İstenenler: Aşağıdaki itikaf hükümlerini anlatan metni kaldığı yerden devam ettirin.

Verilen metin:
^^^^

2. ŞART KOŞULAN İŞ İÇİN
HARCANAN ZAMAN
Kişinin şartında
zikrettiği durum meydana gelince o iş için harcanan zamanı telafi etmesi
[gerekir mi? Burada iki durum söz konusudur:]
[a] - Şayet "bu
ay" vb. belirli bir süre tayin etmişse telafi etmesi gerekmez; çünkü o
aydan yapılması adanan miktar belirtilen durum dışındaki zamanda itikaf
yapmaktır.
[b] - Şayet muayyen bir
süre tayin etmeyip "bir ay" gibi mutlak bir zaman belirtmişse,
üstlenilen sürenin tamamlanması için meydana gelen durum sebebiyle haracanan
zamanın telafi edilmesi gerekir. Bu durumda şart koşmanın yararı, itikafın
peşpeşeliğinin kesintiye uğramaması açısından "meydana gelecek durum"u
"ihtiyaç görmek için çıkmak" konumuna getirmektir.
2. İTİKAF YAPAN
KİMSENİN ÖZÜRLÜ VEYA ÖZÜRSÜZ OLARAK MESCİTTEN ÇIKMASINA İLİŞKİN MESELELER
Özürsüz olarak
[mescitten] çıkma durumunda itikafın peşpeşe olma özelliği ortadan kalkar.
Kişinin, organlarının
bir kısmını mescitten çıkarmasının ve ihtiyacını görmek için çıkmasının
[itikafa] bir zararı yoktur.
Kişinin [tuvalet vb.]
ihtiyacını evinden başka yerde gidermesi gerekmez.
Kişinin uzağa gitmesinin
bir zararı yoktur, ancak çok uzağa gitmesi -daha doğru görüşe göre- [itikafa]
zarar verir.

^^^^

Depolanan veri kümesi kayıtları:
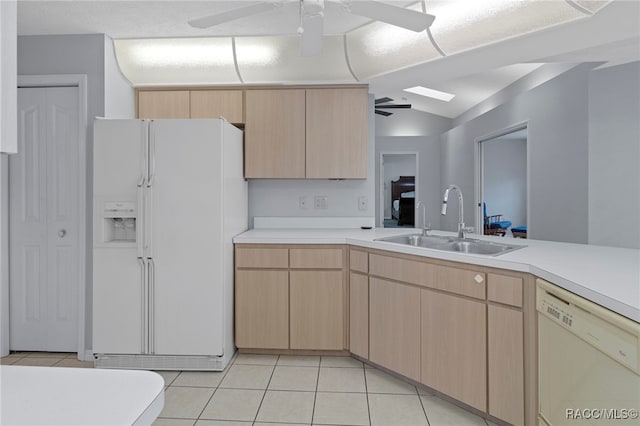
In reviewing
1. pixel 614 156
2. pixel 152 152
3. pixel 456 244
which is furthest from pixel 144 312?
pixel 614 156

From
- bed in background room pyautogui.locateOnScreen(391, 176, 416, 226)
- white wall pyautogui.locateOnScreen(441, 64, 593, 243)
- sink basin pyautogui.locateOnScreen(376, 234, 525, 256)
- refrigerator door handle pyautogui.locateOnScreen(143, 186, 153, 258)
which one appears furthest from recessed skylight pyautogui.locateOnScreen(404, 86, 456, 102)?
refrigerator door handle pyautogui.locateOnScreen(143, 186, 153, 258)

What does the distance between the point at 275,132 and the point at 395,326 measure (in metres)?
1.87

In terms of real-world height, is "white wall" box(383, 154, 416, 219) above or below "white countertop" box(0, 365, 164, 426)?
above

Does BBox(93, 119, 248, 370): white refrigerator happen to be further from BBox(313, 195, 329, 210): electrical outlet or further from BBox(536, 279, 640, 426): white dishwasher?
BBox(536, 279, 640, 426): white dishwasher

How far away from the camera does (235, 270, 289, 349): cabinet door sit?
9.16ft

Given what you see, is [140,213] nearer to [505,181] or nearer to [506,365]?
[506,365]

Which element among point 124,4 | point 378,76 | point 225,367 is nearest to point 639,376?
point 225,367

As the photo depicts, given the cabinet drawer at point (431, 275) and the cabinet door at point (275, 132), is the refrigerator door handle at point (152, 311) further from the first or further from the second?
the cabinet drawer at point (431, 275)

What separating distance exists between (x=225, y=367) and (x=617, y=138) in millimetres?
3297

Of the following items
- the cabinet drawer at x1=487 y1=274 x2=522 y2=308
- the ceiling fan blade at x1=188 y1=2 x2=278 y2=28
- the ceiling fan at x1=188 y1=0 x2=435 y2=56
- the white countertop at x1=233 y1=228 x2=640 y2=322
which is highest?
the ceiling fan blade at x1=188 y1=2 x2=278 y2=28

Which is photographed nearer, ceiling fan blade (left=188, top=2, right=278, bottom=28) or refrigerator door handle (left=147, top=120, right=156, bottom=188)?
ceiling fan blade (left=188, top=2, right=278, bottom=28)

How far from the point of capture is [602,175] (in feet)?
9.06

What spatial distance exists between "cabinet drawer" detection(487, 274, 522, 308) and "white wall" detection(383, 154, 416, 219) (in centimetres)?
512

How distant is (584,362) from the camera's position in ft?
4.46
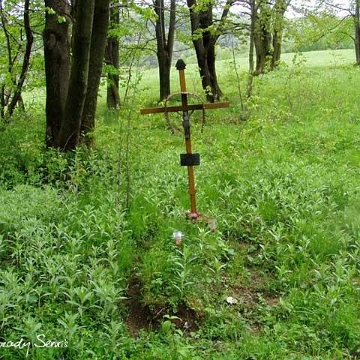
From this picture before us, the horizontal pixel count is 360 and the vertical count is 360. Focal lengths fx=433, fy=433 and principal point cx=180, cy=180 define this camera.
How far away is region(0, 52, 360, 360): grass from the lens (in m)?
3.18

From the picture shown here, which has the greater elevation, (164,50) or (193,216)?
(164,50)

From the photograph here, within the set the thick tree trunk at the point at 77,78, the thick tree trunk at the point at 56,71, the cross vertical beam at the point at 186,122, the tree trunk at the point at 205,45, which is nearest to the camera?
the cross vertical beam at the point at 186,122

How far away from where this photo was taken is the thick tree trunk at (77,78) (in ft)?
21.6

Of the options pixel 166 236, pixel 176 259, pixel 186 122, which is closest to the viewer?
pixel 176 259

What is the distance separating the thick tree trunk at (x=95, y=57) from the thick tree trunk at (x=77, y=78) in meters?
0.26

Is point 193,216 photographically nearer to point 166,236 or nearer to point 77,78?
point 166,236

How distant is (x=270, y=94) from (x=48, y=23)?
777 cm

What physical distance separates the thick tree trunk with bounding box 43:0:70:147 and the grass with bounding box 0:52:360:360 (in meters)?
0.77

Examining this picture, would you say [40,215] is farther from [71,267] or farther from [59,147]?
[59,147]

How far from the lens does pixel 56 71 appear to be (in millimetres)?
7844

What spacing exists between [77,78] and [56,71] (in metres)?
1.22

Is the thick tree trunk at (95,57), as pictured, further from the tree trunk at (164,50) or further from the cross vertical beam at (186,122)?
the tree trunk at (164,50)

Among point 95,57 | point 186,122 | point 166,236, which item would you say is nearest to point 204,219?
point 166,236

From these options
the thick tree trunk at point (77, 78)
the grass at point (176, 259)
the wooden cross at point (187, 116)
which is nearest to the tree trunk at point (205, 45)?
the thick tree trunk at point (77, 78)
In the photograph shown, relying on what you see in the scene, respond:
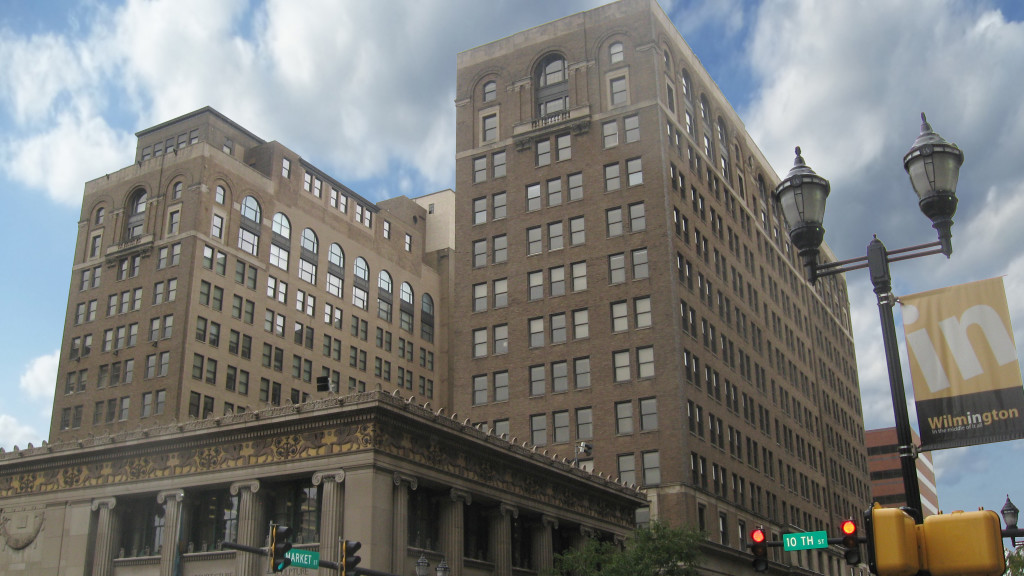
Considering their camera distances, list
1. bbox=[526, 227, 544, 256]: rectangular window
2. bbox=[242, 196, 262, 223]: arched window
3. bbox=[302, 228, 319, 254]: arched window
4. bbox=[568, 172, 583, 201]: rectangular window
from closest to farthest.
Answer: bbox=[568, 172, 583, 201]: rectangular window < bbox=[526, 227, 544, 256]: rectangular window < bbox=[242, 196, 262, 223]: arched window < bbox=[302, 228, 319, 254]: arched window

^^^^

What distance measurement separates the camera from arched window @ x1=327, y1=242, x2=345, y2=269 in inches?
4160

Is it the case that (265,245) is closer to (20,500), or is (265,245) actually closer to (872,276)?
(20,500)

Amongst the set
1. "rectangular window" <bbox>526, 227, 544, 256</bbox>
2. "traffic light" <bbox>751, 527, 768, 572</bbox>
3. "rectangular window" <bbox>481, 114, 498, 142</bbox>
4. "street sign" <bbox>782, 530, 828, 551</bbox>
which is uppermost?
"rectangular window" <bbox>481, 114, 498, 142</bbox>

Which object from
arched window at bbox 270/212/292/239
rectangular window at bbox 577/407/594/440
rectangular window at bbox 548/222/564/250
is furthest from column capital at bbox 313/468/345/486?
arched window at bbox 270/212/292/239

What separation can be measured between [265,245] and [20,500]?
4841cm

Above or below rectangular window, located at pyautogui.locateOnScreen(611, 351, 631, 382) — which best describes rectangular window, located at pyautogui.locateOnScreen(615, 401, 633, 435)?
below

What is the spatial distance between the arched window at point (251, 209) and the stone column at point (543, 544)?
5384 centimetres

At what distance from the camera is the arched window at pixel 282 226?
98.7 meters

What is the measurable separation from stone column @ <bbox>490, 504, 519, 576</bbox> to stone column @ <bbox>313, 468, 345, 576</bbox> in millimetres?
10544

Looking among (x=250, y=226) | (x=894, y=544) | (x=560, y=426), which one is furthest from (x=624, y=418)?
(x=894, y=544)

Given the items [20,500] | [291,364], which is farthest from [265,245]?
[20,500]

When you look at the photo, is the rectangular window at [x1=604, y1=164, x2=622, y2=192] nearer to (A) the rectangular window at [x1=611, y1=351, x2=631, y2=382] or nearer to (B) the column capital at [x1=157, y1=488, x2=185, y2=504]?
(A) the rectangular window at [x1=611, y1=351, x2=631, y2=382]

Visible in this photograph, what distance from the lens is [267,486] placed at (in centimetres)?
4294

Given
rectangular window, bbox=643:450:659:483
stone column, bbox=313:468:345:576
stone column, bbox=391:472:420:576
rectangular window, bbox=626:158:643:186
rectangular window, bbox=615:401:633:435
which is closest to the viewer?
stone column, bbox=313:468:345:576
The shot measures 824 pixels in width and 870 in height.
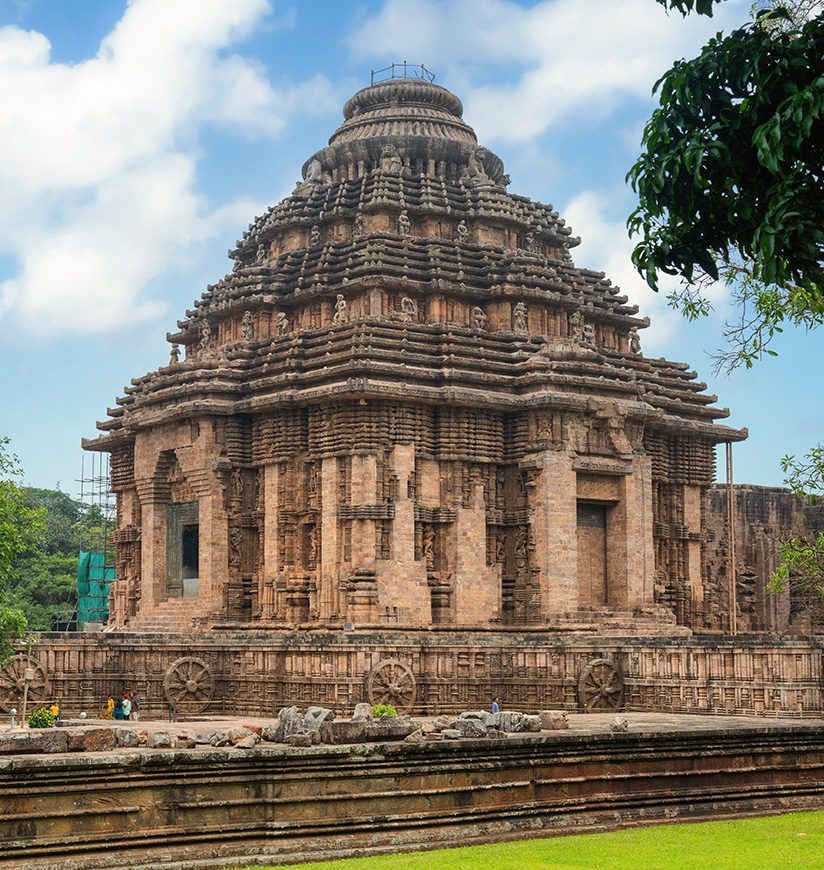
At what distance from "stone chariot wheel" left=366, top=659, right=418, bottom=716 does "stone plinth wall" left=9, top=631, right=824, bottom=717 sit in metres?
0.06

^^^^

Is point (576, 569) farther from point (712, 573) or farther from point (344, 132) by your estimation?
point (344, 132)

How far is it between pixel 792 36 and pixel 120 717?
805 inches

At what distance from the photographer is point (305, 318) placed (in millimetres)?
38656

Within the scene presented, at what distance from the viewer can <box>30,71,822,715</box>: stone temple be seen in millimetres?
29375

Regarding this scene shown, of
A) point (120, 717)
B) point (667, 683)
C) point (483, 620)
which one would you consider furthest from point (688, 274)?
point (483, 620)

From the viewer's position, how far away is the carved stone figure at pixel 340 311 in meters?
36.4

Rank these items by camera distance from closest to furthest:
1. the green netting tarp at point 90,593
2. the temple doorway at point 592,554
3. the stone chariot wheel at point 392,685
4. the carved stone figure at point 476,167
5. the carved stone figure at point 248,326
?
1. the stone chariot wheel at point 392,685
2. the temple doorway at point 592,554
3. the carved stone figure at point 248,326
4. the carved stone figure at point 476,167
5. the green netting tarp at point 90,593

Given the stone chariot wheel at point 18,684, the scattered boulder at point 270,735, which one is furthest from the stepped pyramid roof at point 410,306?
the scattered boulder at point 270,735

^^^^

Alıştırma yanıtı:
A. ÖZÜRSÜZ OLARAK
MESCİTTEN ÇIKMAK
B. KİŞİSEL BİR İHTİYAÇ
SEBEBİYLE MESCİTTEN ÇIKMAK
C. İHTİYAÇ İÇİN
MESCİTTEN ÇIKAN KİŞİNİN HASTA ZİYARET ETMESİ
D. İTİKAF YAPAN KİŞİNİN
MESCİTTEN ÇIKMAK ZORUNDA KALACAK ŞEKİLDE HASTALANMASI
E. İTİKAF YAPAN KADININ
HAYIZ SEBEBİYLE MESCİTTEN ÇIKMASI
F. İTİKAF YAPAN KİŞİNİN
UNUTARAK MESCİTTEN ÇiKMASI
G. İTİKAF SIRASINDA
MESCİTTEN ÇIKMAYA İLİŞKİN DİĞER BAZI HÜKÜMLER
H. GÖREVLİ MÜEZZİNİN
EZAN OKUMAK İÇİN MİNAREYE ÇIKMASI
I. ÖZÜR SEBEBİYLE
ÇIKILAN VAKİTLERİN KAZA EDİLMESİ
A. ÖZÜRSÜZ OLARAK
MESCİTTEN ÇIKMAK
1. BÜTÜN BEDENİNİN
MESCİTTEN ÇIKMASI
2. BEDENİNİN BİR
KISMININ MESCİTTEN ÇiKMASI
1. BÜTÜN BEDENİNİN
MESCİTTEN ÇIKMASI
itikaf yapan kimsenin -kısa
süreli bile olsa- aşağıda gelecek özürlerden herhangi birisi bulunmaksızın
mescitten bütün bedeniyle veya kendisini dayadığı iki ayağı, iki eli veya
başıyla dik veya eğik olarak yahut kalçası üzerinde oturarak, yan tarafına
yatarak çıkması itikafın peşpeşe olmasını kesintiye uğratır. Çünkü kişi
bahsedilen çıkma süresince itikafta değildir. Bu, itikafta iken dışarı çıkmanın
haram olduğunu bilerek kendi isteğiyle kasten çıkan kişi hakkında geçerli bir
hükümdür.
2. BEDENİNİN BİR
KISMININ MESCİTTEN ÇiKMASI
1. Kişinin organlarından
bazılarını mesela baş ve elini mescitten dışarı çıkarması "itikafın
peşpeşe olması" özelliğine zarar vermez. Çünkü bu kişi
"dışarıda" diye isimlendirilmez.
[*] - Buhari ve Müslim'
de yer aldığına göre Hz. Peygamber (s.a.v.) mescitte itikaf yaparken başını
[mescide bitişik olan] evine doğru uzatır, Hz. Aişe (r.a.) onun saçlarını
tarardı.(Buhari, Itikaf, 2029; Müslim, Hayız, 683)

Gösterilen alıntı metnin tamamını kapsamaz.